Dès l’été, une campagne syndicale était lancée pour exiger que les banques paie un « impôt de crise » pour redresser les finances de l’Etat. En reprenant l’idée dans le budget 2010 sous la forme d’une prime d’assurance imposée aux banques, cela permettait à la bourgeoisie de faire d’une pierre deux coups: d’une part, elle accentue l’illusion que l’Etat est un arbitre au-dessus des groupes sociaux et que donc les travailleurs peuvent avoir confiance en lui. D’autre part, elle instille l’idée, qu’après les banques, tout le monde doit mettre du sien pour surmonter l’impact de la récession. Ces deux idées sont capitales pour renforcer le contrôle syndical quotidien sur le terrain social.
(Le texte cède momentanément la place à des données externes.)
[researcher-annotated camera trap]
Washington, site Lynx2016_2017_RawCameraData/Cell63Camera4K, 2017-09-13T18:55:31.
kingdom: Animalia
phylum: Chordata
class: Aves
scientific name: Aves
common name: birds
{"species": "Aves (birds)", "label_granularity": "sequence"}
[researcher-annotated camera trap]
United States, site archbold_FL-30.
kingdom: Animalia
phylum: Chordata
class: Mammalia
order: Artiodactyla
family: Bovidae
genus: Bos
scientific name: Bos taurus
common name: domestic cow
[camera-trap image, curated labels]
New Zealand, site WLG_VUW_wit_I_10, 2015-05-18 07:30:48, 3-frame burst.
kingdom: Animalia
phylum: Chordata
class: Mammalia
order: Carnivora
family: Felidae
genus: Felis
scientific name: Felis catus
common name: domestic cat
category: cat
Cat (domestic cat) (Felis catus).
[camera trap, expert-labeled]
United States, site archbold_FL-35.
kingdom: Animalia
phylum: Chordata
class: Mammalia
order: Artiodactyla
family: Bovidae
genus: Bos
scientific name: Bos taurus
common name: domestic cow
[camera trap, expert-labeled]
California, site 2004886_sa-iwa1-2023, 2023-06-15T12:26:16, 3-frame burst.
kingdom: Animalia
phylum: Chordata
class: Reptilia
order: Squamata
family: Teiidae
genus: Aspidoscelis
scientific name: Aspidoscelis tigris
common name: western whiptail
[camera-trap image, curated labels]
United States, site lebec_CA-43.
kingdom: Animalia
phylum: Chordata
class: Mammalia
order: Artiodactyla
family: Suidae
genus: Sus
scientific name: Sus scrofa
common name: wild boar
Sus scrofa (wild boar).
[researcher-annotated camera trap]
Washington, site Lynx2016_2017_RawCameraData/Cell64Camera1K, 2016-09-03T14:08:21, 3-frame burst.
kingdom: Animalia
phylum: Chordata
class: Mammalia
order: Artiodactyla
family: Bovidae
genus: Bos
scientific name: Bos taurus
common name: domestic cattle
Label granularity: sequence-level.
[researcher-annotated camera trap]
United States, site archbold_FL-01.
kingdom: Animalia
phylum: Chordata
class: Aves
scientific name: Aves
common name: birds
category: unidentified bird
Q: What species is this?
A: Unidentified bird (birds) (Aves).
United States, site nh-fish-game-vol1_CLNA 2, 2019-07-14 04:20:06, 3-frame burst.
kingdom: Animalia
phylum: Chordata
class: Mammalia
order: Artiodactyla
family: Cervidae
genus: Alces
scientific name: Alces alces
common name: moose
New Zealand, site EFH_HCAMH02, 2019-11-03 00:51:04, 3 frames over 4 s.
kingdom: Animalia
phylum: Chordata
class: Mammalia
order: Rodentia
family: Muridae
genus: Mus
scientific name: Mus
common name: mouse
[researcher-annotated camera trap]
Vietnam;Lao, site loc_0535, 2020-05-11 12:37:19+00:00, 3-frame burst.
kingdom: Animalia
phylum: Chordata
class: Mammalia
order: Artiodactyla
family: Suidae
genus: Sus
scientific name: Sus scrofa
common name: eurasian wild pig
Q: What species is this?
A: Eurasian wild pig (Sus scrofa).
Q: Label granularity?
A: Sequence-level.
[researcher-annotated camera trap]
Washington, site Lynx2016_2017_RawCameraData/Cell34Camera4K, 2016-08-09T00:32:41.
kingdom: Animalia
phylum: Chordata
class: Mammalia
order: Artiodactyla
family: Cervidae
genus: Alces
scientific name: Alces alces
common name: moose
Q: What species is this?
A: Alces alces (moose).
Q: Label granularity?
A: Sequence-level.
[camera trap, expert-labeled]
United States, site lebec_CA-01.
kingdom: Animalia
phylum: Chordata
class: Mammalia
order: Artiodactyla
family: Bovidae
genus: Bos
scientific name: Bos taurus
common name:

Lorsqu’un point de tension sociale apparaît, ceux-ci prennent une position radicale pour occuper le devant de la scène et éviter que la colère ouvrière ne s’exprime sous des formes qui mettraient en question le cadre de référence de la logique économique bourgeoise. Ensuite, ils amènent les travailleurs, pris dans la nasse de la logique de concertation, au « compromis indispensable ». L’exemple d’Opel Anvers est une tragique illustration de cette tactique : Quand GM est déclaré en faillite et qu’une restructuration drastique s’annonce pour Opel Europe, les syndicats prennent le devant de la lutte en déclarant vouloir lutter jusqu’au bout pour le maintien de l’usine. Leur action consiste en fait en du lobbying avec les patrons la région flamande et l’Etat fédéral auprès de GM et l’Etat allemand pour démontrer que l’usine anversoise est « au moins aussi performante que ses concurrentes allemandes », pour faire respecter les « règles de la concurrence européenne ». Ils n’hésitent pas à opposer la qualité de leur combat aux mouvements « incontrôlés » chez Ford l’année passée: « on est respectable et avec une vision à long terme », « en Belgique, on n’en est pas à séquestrer les patrons comme en France ». En réalité, ce combat « exemplaire » n’est qu’un enfermement dans une voie sans issue corporatiste: « Wir sind Opel ». Il n’est rien d’autre qu’un méprisable marchandage pour répartir équitablement les sacrifices, les victimes, les licenciements, tout en acceptant la logique de la rationalisation capitaliste ; il conduit à l’étouffement de la combativité et au découragement des travailleurs: pas étonnant que, lors de l’action internationale de solidarité avec Opel Anvers le 24 septembre, il y avait bien peu d’ouvriers d’Anvers!
Dans la situation présente, il est clair que le contexte pour développer la riposte est difficile. Face aux attaques, pour retrouver une identité de classe contre le battage sur la « solidarité de tous les citoyens face à la crise », les travailleurs doivent réagir. Et de fait, de multiples réactions s’expriment, confirmant le mécontentement réel et la volonté de faire face: à la Sonaca et la Poste, dans la sidérurgie et la métallurgie liégeoise, à la SNCB. A Charleroi, 10.000 ouvriers ont manifesté contre la crise. En même temps les travailleurs éprouvent de grandes difficultés à trouver une réponse adéquate à la situation, qui se base sur leur identité de classe, la solidarité et qui prenne en compte la dimension intersectorielle et internationale des problèmes. Ce n’est qu’en recherchant l’extension des luttes et en assurant leur prise en main par les assemblées générales que les travailleurs prendront conscience de leur force et qu’ils déjoueront de plus en plus les manœuvres syndicales, écartant ainsi que les frustrations et le découragement qui en découlent.